Blessed are those who are persecuted because of righteousness, for theirs is the kingdom of heaven.

Matthew 5:10

This beatitude is given both as a consolation for persecution and as a direction for our priorities in life. We read in 1 Timothy 5:12, “Indeed, all who desire to live a godly life in Christ Jesus will be persecuted,” so every Christian will experience some persecution. As a consolation it reminds us that God watches over our lives here on earth and when we face persecution - whether it be mild rejection or harsh and brutal persecution - due to our faith in Christ, that God will reward us.

As a consolation, the reward that is promised is simply heaven itself - and the reward unembellished here with statements of crowns or future ruling statuses that we are told about in other New Testament passages. The reward is simply heavenly citizenship, and the meaning is that this reward is sufficient for us. It is enough if all we receive is the promise of citizenship in God’s kingdom. This means that this future kingdom has no low-life, no underprivileged, no second class citizens. Christ said, “Truly, I say to you, among those born of women there has arisen no one greater than John the Baptist. Yet the one who is least in the kingdom of heaven is greater than he” (Matthew 11:11).

The rewards that are mentioned in Scripture are not the type that would set us apart as superior to others or others inferior to us. Dedication shall be rewarded, but saints shall live in a beautiful peaceful equality in terms of dignity, importance, and significance. There will be no boasting in ourselves in heaven (Eph. 2:8), only boasting in Christ and what he has achieved in our lives (Gal. 6:14). No one shall endure suffering and rejection here on earth and enter into heaven disappointed. The kingdom we inherit is the unshakable kingdom of God (Heb. 12:28).

As a directive for living, it tells us that we are to follow Christ where He leads us and not worry about the earthly rewards. I have many friends in ministry and some have received very good financial rewards for their ministry - and they have earned these rewards, for the laborer is worthy of his hire (1 Tim. 5:18). I have other friends who have served faithfully who have not received as much financial reward, but have just enough their entire lives. It would be wrong to look at either of these and say that one was successful and the other a failure, or that one did right and the other did wrong, or that one was wise and the other foolish.
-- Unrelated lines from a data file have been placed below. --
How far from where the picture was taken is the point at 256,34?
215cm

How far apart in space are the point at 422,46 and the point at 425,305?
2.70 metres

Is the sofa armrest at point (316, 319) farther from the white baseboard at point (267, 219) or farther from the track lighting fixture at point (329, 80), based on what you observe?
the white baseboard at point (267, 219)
Though it is possible that one may have made better financial decisions that the other, the goal of service to Christ cannot be measured by earthly rewards - whether they are money, popularity, or comfort. Neither are we to strive for these things in our dedication to Christ. We are to simply follow Him and trust Him to provide for us.

This changes for those outside of ministry only slightly. Certainly anyone going into business does so to make a profit, but every Christian has a higher calling than money and profit. Every follower of Christ must set his affections on the things of heaven and not the things of this earth. Our hopes and our directions in life transcend this world and are invested in God’s kingdom. His life becomes ours. His eternal peace, joy, and love dwell within us and this is worth all the gold in the world. God pays in spiritual dividends that give purpose and meaning, as well as immeasurable inner joy and spiritual wealth to our souls.

The goal of the Christian life must always be first and foremost faithfulness to the name and calling of Christ. Our success is only measurable in those terms, not in financial ones. Of course, there is one exception to that statement - how much of our financial resources we give for the cause of Christ. The world sees how much we keep for ourselves, but heaven notices how much we give for Christ.